Given problem: Reproduce the listing below word for word, leaving out the pictures.

Listing:
▬▬▬▬▬▬
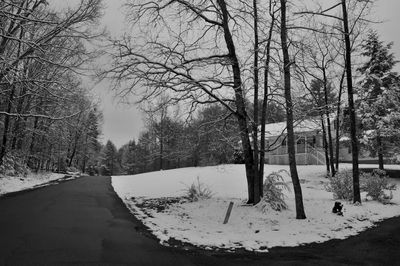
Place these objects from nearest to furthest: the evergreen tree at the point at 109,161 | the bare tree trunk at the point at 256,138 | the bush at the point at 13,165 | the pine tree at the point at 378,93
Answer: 1. the bare tree trunk at the point at 256,138
2. the bush at the point at 13,165
3. the pine tree at the point at 378,93
4. the evergreen tree at the point at 109,161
▬▬▬▬▬▬
Output of the exercise:
Place these objects from nearest to furthest: the evergreen tree at the point at 109,161 | the bare tree trunk at the point at 256,138 | the bush at the point at 13,165 | the pine tree at the point at 378,93
Answer: 1. the bare tree trunk at the point at 256,138
2. the bush at the point at 13,165
3. the pine tree at the point at 378,93
4. the evergreen tree at the point at 109,161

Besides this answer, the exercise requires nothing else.